We all have ears to hear, but we don’t always hear.
Hearing, really hearing is really hard.
Sometimes we don’t know what we are hearing.
The other day our daughters were talking about a blind dance instructor. And I said, “Your dance instructor is blind?” They both looked at me and said “Blond dad, not blind, blond!”
We hear scripture lessons today about hearing God’s call.
Samuel, had no idea what or who he was hearing, he kept asking Eli if he was calling him.
It’s a funny story, imagine Abbott and Costello misunderstanding each other with their Who is on first routine, or Lucille Ball and her husband talking past each other.
Did you call me? No I didn’t. Did you call me? No I didn’t. Stop bothering me. Did you call me…
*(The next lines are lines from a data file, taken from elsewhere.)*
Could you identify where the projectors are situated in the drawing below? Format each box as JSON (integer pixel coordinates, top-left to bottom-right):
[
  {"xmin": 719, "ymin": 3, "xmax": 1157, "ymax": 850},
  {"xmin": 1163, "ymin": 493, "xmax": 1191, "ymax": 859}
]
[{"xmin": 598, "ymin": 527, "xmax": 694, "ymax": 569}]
Eventually Eli caught on and told Samuel what was going on. Samuel then answers God’s call by saying, “Speak, for your servant is listening.”
Calling in the night until God has Samuel’s full attention.
We hear the calling encounters of Jesus with Phillip and Nathaniel. Their lives are interrupted; their attentions are captured and held. A vision is given of angels ascending and descending upon the Son of Man, Jesus being the point of contact between heaven and earth.
The calling of God. Do we hear? Do we misunderstand?
How do we recognize God’s call as authentic?
One of earliest heresies in Christianity was that life in the Spirit is an escape from the world, when in fact it is just the opposite. Life in the Spirit is always about being more intensely involved and connected with the world, a deepening engagement, digging in.
Sometimes we treat the life of faith as merely the saving of souls. Getting involved in the messy stuff of human relationships and communities and politics is looked upon as somehow being tainted or a wasteful distraction from saving souls.
Jesus resurrection was not merely spiritual, it was intensely physical. Souls and bodies cannot be separated. That old heresy keeps trying to rip souls and bodies apart. We misunderstand God’s call when we do that.
Life in the Spirit is an intense way of being physical.
The calling of God, the allure of God, the disruption of God, the intimate communion of God given in Jesus always results in ministry. We are called to ministry, that is where we meet God, that is where we grow in grace. Ministry is where heaven and earth meet. Ministry is about being in the world, caring for the pain in the world.
So today we hear that call to be in the world.
Today we say, “Hear I am. Speak for your servant is listening.”